### Text excerpt

# Nothing to see here #24



## Speedy Petey (Jan 10, 2007)

Here's a doozy from today.


----------



## HARRY304E (Sep 15, 2010)

Speedy Petey said:


> Here's a doozy from today.


Hope they did not forget to pull the wires first..:laughing:


----------



## Speedy Petey (Jan 10, 2007)

2007 build of a $1.5M home. Inspection sticker right on the panel 4' above this.


----------



## ampman (Apr 2, 2009)

nice , other trades do not care if we don't have access


----------



## drumnut08 (Sep 23, 2012)

Speedy Petey said:


> Here's a doozy from today.


Nice ! Did they at least cut the exposed part of the cover , so it comes off ? Nothing amazes me anymore . I'm more amazed when I see something done right , lol !


----------



## niteshift (Nov 21, 2007)

New split LB covers....


----------



## drumnut08 (Sep 23, 2012)

Speedy Petey said:


> Here's a doozy from today.


Is that a raised pour for radiant floor heat ?


----------



## Celtic (Nov 19, 2007)

Judging from the cement encasement and the fire extinguisher in close proximity, looks like you have a Grade A hacked in explosion proof installation

:laughing:


----------



## B4T (Feb 10, 2009)

Looks like the "plumber" used purple primer on the PVC..:no::no:


----------



## 480sparky (Sep 20, 2007)

drumnut08 said:


> Nice ! Did they at least cut the exposed part of the cover , so it comes off ? Nothing amazes me anymore . I'm more amazed when I see something done right , lol !



Yeah... they cut it.



The left the bottom half off when they poured the 'crete! :laughing:


----------

######
### Data records

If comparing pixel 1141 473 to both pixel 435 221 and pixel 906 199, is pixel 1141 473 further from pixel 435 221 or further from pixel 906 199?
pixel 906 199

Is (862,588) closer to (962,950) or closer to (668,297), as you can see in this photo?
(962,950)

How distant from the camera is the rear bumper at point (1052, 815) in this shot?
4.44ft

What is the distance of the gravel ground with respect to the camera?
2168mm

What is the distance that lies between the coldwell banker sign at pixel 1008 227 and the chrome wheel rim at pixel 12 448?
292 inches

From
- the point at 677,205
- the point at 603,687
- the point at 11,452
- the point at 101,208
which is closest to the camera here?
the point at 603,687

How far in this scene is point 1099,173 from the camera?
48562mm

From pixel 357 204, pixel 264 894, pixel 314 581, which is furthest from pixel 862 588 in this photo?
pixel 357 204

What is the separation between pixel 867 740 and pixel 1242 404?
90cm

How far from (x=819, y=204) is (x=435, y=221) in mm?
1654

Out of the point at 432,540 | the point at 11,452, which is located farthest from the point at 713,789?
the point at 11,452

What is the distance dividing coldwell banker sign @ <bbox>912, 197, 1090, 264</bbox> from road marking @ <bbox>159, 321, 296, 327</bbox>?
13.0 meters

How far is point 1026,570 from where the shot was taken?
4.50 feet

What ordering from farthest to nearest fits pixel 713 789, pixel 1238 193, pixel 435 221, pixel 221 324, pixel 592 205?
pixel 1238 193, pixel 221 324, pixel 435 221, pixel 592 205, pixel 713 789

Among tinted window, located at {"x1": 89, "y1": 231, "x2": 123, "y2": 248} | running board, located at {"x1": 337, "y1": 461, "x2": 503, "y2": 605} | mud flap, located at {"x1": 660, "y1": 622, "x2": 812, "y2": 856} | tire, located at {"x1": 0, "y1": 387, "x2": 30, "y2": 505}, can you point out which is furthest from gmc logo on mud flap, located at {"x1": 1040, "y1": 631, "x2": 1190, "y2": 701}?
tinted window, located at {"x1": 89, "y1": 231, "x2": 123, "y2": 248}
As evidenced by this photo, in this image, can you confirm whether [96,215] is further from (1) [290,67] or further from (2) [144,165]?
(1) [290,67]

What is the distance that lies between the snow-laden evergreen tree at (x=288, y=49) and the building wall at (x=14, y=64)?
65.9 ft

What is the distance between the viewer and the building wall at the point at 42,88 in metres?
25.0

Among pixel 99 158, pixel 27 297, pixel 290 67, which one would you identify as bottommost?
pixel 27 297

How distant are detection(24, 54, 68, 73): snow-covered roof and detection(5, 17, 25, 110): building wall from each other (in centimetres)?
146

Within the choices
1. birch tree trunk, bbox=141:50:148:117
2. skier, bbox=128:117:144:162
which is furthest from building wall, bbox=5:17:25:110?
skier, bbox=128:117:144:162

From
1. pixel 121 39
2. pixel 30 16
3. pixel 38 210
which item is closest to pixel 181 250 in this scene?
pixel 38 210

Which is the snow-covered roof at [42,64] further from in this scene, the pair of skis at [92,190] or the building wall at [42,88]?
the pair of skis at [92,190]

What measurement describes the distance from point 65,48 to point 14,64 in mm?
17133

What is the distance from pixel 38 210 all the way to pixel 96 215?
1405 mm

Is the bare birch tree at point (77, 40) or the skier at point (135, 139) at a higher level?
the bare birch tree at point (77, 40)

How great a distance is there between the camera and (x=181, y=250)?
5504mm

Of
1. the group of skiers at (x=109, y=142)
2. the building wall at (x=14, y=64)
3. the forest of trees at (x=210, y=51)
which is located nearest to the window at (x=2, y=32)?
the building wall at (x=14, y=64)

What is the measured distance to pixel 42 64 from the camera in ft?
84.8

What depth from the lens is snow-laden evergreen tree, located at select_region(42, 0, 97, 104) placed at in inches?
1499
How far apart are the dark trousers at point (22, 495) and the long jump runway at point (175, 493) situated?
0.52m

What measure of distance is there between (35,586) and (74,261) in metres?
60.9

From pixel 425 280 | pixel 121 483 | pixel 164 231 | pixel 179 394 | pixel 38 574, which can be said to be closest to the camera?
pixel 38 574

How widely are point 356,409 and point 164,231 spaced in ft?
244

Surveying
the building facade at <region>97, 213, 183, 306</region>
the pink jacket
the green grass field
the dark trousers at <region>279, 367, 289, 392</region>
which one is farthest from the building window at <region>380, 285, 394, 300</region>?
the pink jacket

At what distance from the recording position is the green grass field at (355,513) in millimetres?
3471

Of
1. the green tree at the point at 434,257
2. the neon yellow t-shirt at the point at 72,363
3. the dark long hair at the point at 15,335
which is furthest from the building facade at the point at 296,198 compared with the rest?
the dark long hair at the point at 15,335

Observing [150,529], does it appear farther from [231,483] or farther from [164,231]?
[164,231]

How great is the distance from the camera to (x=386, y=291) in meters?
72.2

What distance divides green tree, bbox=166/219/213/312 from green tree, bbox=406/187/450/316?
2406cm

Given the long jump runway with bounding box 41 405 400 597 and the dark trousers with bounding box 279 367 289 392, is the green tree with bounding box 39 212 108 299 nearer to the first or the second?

######

Directive => Rewrite the stretch of the thread that opens with the words "Hope they did" and closes with "4' above this.", putting "meter" in place of "panel".

Answer to the problem =>
Hope they did not forget to pull the wires first..:laughing:


----------



## Speedy Petey (Jan 10, 2007)

2007 build of a $1.5M home. Inspection sticker right on the meter 4' above this.